▸ **What is asked**:
Using the passage on limitations on liability, decide whether each statement below agrees with it, answering yes or no and quoting the words that settle it. (a) The Sponsors are jointly and severally liable for performing their obligations under each Trust Agreement. (b) The Sponsors are liable to Unit holders for errors in judgment. (c) The Sponsors are responsible for losses from the sale of Bonds even without willful misconduct, bad faith or gross negligence.

▸ **Passage shown**:
Limitations on Liability

                  The Sponsors are jointly and severally liable for the
performance of their obligations arising from their responsibilities under each
Trust Agreement, but will be under no liability to the Unit holders for taking
any action or refraining from any action in good faith or for errors in
judgment; nor will they be responsible in any way for depreciation or loss
incurred by reason of the sale of any Bonds, except in cases of their willful
misconduct, bad faith or gross negligence. See "The Trust--Portfolio" and
"Sponsors--Responsibility."

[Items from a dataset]
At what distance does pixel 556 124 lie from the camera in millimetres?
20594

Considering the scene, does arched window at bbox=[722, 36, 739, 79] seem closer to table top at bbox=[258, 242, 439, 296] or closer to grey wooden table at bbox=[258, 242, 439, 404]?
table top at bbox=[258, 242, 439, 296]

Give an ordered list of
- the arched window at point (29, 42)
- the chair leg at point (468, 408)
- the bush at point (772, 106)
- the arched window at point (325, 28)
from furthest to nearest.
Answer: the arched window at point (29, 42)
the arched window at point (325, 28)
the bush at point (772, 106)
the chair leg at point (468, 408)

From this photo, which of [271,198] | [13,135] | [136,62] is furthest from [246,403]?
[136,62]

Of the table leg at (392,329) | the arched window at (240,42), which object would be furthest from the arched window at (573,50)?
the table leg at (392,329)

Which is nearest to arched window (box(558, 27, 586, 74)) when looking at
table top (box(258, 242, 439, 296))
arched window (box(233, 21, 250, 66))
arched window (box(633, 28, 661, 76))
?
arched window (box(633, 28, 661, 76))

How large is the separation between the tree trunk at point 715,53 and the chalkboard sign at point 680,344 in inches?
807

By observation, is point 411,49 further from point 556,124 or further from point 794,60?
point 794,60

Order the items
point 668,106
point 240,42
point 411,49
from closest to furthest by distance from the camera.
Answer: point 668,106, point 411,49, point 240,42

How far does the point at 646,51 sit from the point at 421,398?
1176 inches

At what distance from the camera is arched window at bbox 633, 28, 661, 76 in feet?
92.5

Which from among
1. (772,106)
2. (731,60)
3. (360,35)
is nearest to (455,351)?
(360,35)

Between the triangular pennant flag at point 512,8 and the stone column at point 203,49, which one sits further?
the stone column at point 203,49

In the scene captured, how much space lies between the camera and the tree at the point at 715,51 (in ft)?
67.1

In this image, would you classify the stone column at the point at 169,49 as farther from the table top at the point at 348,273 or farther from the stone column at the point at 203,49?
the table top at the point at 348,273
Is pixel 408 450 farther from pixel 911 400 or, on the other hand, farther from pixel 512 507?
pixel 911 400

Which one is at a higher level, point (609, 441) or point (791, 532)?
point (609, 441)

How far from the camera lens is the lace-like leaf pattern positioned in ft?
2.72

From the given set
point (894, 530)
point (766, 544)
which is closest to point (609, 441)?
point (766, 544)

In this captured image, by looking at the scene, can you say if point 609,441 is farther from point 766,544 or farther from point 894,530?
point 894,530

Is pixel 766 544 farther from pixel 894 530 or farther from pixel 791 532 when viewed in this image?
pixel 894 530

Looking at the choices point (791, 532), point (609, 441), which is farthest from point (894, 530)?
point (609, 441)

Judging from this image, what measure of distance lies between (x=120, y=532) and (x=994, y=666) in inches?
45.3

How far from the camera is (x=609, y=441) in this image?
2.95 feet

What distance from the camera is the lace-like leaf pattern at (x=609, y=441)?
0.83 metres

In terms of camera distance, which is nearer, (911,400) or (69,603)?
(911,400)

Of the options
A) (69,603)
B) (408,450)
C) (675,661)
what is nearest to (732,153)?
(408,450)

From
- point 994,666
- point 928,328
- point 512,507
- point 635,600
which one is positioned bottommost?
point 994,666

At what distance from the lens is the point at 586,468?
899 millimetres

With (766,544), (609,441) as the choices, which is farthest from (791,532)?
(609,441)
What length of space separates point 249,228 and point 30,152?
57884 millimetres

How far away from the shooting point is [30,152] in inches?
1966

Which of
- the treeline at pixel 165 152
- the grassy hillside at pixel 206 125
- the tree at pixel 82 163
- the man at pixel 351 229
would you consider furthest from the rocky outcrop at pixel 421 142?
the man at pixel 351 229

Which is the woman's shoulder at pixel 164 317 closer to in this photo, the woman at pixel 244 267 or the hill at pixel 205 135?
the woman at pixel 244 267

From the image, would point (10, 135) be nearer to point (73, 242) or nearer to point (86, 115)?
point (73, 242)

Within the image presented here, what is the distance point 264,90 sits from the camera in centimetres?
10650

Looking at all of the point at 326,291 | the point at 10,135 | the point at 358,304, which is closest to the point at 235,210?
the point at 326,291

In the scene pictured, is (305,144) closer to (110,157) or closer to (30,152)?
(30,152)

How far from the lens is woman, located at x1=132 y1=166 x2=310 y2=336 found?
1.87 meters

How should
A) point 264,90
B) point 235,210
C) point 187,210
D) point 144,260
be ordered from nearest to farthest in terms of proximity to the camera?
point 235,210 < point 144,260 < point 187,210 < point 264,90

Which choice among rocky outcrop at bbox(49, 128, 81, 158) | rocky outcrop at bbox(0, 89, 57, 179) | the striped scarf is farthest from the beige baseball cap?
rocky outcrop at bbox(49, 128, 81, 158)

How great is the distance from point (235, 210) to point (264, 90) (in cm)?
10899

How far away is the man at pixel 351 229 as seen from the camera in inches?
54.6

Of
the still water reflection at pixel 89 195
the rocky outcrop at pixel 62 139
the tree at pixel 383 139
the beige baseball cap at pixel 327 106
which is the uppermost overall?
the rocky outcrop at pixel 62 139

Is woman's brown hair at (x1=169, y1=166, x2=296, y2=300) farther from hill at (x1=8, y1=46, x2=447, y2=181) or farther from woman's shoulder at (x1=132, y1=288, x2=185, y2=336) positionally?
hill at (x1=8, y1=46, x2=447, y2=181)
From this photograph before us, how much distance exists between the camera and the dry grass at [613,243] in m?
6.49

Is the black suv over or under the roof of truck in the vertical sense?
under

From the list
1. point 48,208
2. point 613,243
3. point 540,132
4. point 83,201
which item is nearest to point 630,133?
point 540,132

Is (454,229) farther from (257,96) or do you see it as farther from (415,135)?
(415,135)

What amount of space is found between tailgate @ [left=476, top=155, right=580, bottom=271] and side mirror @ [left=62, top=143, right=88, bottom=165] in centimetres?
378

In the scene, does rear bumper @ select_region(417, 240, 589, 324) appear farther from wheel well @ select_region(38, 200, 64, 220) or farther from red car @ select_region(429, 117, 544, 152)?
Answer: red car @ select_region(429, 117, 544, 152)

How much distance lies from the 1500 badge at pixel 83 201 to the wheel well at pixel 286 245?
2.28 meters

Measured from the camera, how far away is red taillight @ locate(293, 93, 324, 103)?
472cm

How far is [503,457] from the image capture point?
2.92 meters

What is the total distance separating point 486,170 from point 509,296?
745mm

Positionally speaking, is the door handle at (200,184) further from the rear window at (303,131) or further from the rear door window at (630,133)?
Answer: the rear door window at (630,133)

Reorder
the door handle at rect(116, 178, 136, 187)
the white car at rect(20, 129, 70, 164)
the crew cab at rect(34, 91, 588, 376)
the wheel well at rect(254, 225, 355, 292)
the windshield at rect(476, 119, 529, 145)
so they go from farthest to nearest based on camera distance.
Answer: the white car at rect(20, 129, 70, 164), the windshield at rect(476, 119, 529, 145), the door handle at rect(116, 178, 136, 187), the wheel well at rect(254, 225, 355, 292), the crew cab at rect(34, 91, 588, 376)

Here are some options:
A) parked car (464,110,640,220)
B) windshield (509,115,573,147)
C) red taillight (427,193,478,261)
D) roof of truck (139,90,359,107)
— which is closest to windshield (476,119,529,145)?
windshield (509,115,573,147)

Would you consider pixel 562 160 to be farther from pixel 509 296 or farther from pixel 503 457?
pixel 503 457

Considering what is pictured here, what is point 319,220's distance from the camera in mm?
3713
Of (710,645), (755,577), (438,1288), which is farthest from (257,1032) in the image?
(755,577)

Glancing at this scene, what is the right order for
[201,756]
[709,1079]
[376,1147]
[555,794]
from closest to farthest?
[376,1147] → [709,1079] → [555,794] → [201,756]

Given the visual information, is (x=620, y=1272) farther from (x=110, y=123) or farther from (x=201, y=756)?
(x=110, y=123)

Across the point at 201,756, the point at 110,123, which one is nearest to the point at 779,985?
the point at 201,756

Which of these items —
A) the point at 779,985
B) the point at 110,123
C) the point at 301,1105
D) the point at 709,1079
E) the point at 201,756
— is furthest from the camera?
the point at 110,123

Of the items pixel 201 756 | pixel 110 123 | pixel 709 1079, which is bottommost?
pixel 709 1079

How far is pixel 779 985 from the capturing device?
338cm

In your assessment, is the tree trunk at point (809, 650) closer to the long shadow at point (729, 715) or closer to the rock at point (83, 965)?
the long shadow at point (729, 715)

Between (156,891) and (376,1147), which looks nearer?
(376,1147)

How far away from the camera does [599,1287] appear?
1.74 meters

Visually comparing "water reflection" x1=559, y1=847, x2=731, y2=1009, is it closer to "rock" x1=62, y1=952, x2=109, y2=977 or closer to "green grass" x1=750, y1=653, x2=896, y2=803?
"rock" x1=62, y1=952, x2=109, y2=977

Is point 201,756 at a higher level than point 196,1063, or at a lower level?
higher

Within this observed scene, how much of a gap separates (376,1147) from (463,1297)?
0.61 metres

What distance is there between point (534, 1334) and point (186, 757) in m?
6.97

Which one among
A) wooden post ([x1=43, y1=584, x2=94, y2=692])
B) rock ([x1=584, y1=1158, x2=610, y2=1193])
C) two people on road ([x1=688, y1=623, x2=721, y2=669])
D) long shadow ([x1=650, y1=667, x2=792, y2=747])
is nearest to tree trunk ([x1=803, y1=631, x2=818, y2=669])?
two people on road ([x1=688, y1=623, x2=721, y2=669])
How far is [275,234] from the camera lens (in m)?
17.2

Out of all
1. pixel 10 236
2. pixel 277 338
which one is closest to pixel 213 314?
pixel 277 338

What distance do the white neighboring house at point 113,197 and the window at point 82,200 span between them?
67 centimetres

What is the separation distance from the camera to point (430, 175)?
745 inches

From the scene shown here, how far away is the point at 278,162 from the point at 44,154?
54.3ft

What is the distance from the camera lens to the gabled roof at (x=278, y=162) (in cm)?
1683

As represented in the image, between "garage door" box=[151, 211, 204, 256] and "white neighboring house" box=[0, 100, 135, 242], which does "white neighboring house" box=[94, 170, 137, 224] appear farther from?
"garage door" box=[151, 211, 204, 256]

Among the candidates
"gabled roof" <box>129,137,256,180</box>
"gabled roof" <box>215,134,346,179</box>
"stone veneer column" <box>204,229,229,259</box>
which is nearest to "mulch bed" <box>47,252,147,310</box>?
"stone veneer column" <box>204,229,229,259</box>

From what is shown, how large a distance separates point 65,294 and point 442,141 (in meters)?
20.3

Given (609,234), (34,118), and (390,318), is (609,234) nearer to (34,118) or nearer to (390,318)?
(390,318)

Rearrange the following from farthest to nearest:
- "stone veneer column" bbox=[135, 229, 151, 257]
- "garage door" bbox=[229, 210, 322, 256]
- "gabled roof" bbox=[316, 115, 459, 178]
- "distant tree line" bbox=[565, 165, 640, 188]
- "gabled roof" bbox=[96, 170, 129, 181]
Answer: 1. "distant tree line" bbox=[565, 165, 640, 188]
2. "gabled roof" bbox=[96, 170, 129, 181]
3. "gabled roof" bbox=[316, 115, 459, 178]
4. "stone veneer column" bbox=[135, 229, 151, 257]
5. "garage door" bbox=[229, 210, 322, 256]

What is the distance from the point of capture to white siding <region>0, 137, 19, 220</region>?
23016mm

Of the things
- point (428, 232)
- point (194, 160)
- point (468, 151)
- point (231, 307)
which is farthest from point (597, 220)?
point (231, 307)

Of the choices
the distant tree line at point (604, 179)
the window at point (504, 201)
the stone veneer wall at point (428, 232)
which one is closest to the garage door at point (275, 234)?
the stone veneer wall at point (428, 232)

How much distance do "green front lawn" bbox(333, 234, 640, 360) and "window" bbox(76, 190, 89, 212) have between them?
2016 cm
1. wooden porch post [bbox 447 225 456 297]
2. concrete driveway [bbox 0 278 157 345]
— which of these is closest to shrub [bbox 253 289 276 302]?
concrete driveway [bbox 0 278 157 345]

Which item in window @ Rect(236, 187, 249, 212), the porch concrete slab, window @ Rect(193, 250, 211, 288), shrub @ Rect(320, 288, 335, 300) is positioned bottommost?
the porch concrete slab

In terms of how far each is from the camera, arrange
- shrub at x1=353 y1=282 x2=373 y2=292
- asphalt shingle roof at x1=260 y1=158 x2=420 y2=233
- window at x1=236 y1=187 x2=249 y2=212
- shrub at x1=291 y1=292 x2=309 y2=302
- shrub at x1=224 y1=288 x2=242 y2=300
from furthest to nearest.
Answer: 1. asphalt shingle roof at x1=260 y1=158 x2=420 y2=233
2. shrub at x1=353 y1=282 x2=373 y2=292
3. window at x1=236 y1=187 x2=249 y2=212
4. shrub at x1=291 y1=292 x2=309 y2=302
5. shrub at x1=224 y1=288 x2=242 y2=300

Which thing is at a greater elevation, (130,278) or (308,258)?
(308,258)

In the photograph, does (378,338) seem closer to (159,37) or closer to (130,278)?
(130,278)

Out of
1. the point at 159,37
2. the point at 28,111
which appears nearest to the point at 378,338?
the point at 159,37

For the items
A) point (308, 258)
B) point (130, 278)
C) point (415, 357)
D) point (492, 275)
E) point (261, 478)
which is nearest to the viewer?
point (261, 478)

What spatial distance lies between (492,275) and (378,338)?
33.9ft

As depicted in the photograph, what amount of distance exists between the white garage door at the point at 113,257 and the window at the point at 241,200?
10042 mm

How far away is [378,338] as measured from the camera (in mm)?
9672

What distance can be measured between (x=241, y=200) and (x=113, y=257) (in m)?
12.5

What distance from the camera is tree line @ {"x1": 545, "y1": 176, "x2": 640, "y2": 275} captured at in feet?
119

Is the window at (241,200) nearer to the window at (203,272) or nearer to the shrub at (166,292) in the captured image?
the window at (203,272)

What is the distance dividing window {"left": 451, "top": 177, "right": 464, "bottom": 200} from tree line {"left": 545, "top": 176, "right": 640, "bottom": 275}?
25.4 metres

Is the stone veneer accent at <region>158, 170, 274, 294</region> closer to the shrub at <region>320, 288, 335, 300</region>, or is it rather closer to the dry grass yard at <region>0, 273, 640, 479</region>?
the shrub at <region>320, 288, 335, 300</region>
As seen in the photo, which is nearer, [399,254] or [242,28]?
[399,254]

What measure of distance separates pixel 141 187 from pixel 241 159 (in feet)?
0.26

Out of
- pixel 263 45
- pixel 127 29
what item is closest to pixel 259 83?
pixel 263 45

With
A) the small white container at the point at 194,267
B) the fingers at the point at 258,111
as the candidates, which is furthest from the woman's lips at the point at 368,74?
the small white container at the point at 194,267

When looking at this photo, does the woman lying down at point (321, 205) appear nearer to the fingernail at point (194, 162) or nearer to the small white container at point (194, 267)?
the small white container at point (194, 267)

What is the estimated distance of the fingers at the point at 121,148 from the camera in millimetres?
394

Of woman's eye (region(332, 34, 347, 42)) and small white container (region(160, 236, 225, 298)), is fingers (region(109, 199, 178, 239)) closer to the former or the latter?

▸ **Result below**:
(a) Yes: "The Sponsors are jointly and severally liable for the performance of their obligations arising from their responsibilities under each Trust Agreement"
(b) No: "will be under no liability to the Unit holders for taking any action or refraining from any action in good faith or for errors in judgment"
(c) No: "nor will they be responsible in any way for depreciation or loss incurred by reason of the sale of any Bonds, except in cases of their willful misconduct, bad faith or gross negligence"